Data items:
- - - - - - -

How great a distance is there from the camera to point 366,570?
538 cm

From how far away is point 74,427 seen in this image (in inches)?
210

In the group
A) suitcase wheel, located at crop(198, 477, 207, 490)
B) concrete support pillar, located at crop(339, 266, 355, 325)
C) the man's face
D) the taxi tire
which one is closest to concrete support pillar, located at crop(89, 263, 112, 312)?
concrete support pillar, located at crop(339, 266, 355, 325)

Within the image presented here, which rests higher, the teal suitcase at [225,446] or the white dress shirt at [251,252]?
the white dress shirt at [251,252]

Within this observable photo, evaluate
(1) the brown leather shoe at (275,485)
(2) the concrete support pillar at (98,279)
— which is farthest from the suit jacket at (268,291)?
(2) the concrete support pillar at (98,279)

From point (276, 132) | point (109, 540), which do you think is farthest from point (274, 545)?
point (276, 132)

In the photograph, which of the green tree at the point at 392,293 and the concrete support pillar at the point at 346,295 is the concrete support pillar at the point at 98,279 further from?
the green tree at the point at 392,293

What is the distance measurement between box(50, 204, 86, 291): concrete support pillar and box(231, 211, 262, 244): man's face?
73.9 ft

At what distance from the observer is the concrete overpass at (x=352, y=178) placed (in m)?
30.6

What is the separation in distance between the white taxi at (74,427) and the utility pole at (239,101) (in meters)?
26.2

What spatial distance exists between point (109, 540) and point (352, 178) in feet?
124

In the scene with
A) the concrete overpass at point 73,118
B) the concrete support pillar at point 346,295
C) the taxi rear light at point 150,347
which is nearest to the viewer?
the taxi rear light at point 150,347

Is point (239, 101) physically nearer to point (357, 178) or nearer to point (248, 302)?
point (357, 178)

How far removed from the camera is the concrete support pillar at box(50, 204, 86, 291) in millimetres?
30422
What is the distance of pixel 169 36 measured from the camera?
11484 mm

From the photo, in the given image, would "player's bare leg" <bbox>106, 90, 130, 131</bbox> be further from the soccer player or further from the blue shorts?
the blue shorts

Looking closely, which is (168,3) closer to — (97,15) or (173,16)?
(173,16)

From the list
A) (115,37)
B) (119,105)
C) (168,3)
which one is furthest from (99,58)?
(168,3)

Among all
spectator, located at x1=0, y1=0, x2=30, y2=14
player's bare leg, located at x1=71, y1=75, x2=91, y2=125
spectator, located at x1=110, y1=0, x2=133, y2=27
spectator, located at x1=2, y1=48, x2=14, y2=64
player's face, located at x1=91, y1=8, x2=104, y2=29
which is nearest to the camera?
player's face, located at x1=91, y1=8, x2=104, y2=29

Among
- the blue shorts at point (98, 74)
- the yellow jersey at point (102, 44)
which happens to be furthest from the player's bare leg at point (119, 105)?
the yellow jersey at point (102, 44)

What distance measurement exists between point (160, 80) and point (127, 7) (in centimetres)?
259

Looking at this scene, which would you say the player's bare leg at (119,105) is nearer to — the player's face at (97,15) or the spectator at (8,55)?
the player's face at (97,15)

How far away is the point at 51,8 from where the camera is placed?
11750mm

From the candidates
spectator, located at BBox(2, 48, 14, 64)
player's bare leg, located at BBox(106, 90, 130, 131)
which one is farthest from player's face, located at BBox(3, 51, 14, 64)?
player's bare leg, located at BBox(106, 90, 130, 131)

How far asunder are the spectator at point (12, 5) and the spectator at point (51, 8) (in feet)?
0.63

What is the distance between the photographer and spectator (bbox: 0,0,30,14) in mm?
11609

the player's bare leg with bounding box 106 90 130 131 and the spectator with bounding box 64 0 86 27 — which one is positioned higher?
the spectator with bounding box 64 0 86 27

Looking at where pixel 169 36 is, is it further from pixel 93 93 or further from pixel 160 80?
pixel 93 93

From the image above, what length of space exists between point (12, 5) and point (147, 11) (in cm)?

- - - - - - -

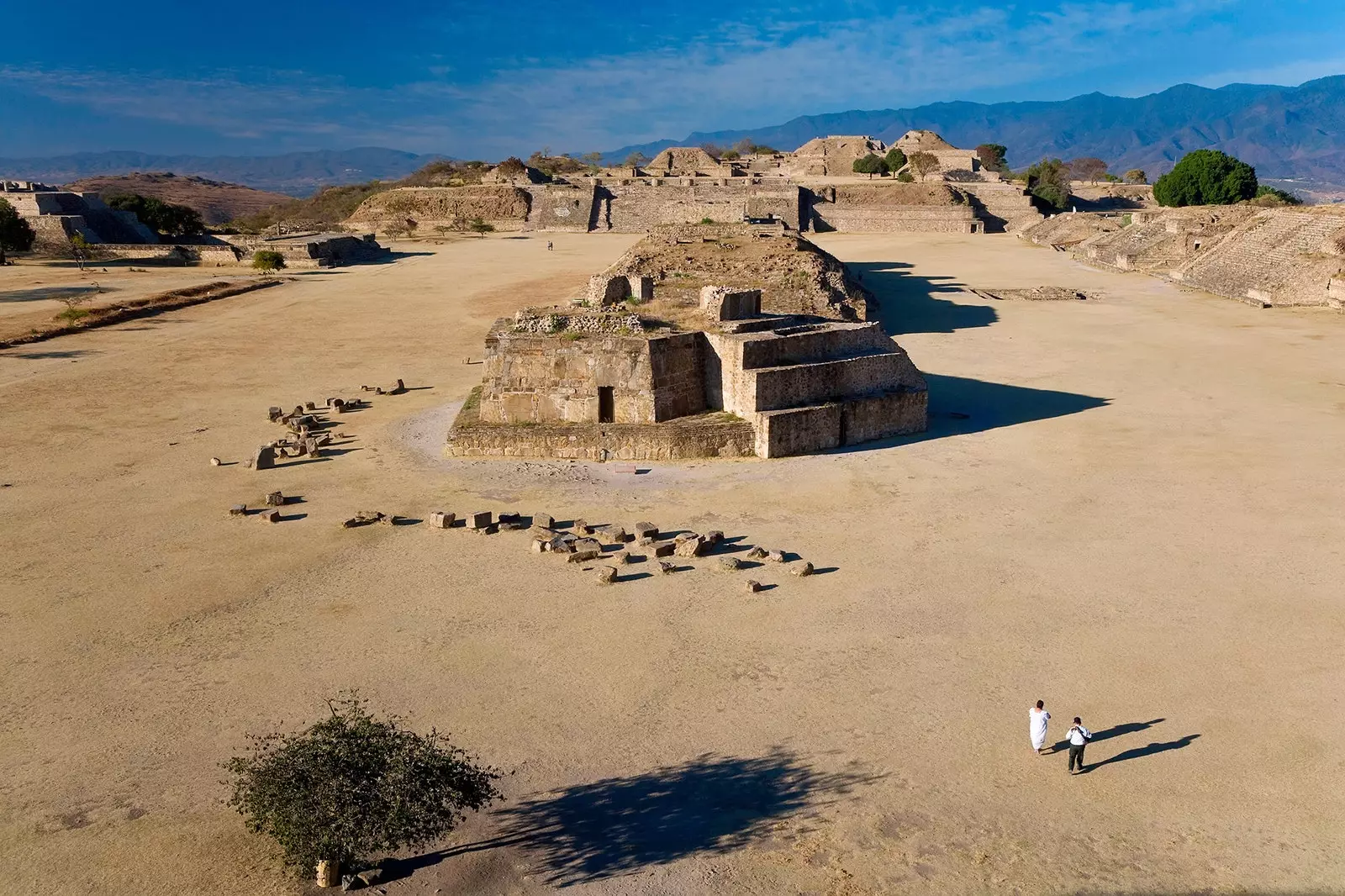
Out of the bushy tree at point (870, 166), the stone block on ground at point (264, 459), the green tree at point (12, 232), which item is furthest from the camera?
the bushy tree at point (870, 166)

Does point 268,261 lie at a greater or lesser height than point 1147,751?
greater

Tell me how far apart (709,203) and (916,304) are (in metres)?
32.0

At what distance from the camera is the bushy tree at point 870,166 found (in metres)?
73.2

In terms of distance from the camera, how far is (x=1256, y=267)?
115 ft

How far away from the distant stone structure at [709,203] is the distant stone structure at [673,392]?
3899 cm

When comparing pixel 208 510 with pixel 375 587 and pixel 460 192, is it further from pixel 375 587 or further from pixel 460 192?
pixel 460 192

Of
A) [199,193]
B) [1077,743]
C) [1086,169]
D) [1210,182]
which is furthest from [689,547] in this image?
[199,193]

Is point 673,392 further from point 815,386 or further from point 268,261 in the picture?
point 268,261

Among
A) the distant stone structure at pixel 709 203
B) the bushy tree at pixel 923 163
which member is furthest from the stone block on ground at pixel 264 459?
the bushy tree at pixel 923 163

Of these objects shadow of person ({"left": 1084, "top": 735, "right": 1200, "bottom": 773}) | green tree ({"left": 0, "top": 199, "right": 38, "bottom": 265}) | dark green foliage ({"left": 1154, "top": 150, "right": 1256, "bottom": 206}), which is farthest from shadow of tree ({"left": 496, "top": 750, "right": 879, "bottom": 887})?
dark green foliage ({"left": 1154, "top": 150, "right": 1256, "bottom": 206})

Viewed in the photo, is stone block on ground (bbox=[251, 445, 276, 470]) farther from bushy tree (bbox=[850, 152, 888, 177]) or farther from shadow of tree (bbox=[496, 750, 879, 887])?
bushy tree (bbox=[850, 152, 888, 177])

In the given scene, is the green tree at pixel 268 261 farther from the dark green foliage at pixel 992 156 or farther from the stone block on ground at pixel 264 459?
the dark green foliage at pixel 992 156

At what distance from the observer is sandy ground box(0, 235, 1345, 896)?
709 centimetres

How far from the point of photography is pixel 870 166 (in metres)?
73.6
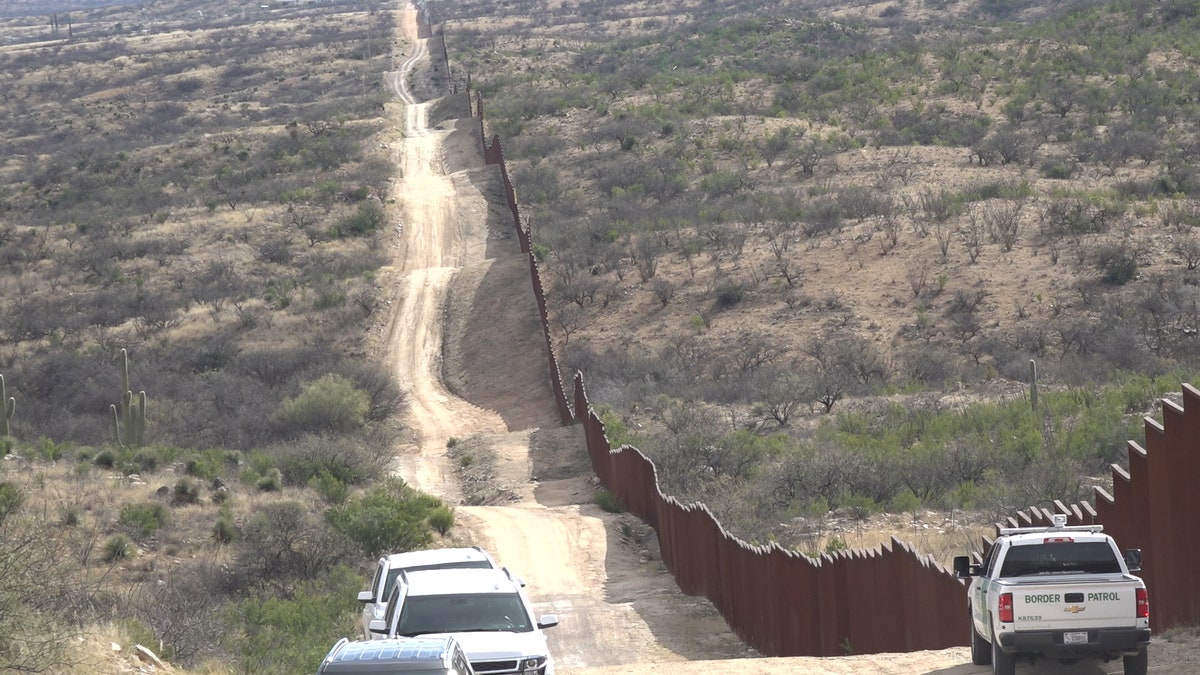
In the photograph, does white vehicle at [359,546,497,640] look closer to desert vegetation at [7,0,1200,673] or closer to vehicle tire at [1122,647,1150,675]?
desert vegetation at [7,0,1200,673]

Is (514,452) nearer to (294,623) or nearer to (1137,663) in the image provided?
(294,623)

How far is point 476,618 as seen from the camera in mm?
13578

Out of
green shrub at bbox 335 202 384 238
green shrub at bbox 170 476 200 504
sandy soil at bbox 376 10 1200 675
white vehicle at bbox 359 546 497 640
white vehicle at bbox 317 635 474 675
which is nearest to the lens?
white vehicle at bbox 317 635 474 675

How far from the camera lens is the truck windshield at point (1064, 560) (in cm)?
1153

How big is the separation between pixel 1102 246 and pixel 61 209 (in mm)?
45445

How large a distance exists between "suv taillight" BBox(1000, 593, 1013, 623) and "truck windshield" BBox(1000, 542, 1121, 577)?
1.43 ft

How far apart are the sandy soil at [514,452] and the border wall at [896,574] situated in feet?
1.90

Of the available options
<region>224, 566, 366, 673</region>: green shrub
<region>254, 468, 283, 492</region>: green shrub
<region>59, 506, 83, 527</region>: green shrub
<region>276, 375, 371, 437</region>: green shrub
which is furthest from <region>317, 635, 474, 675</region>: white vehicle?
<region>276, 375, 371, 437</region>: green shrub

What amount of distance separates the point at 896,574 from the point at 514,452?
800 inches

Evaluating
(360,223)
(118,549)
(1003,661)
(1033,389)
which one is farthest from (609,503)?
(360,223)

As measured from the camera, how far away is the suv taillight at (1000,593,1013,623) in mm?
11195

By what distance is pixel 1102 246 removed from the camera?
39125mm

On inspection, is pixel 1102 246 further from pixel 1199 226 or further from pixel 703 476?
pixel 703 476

- - - - - - -

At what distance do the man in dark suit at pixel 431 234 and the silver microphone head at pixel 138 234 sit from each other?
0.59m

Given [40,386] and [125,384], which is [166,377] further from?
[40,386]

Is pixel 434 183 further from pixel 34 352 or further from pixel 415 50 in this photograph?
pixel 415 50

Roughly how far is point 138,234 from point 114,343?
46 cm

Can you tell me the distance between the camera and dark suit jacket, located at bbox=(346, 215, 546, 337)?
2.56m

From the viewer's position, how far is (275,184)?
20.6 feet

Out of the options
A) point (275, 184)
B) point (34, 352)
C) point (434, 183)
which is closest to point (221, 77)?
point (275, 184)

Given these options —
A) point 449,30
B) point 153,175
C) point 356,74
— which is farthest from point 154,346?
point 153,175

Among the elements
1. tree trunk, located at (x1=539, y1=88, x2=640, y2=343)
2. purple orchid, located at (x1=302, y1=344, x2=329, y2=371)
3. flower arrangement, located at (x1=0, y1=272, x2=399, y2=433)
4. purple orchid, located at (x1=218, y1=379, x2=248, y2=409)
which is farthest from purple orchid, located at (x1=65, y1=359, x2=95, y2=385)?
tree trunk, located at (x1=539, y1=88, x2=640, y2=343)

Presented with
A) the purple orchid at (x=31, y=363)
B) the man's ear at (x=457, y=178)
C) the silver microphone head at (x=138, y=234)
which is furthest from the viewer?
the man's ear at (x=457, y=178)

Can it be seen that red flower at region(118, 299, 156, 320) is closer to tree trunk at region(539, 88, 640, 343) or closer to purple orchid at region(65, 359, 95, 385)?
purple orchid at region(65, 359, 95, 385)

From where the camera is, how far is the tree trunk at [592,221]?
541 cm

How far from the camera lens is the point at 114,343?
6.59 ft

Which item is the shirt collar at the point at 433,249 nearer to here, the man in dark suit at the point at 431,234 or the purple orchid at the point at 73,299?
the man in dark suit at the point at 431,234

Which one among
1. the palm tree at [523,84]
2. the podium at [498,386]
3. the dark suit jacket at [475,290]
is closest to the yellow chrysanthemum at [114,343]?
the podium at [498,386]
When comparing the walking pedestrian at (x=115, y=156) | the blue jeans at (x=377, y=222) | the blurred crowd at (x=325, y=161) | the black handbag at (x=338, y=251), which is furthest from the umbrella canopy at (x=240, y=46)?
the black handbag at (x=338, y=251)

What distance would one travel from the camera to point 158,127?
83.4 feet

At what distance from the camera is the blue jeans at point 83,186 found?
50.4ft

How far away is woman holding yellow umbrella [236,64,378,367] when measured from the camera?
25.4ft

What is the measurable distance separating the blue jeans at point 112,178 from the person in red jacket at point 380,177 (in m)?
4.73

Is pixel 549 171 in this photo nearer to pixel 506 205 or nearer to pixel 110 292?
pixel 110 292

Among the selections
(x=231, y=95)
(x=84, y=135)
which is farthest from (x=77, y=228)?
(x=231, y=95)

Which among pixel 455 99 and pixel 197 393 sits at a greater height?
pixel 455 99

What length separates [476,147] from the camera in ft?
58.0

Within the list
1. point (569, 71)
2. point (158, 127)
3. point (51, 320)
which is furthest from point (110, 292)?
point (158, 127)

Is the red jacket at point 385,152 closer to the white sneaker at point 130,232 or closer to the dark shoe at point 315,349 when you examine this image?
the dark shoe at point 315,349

- - - - - - -

» What the task asks
Report every line in the rows above that contains the word "shirt", copying each such line in full. Case counts, so only matches with the same capitalization qualify.

» Response to the task
Within the image presented here, which rests higher, the teal suitcase at [225,446] or the white dress shirt at [251,252]?
the white dress shirt at [251,252]
Which item is the shirt collar at the point at 433,249 nearer to here, the man in dark suit at the point at 431,234 or the purple orchid at the point at 73,299?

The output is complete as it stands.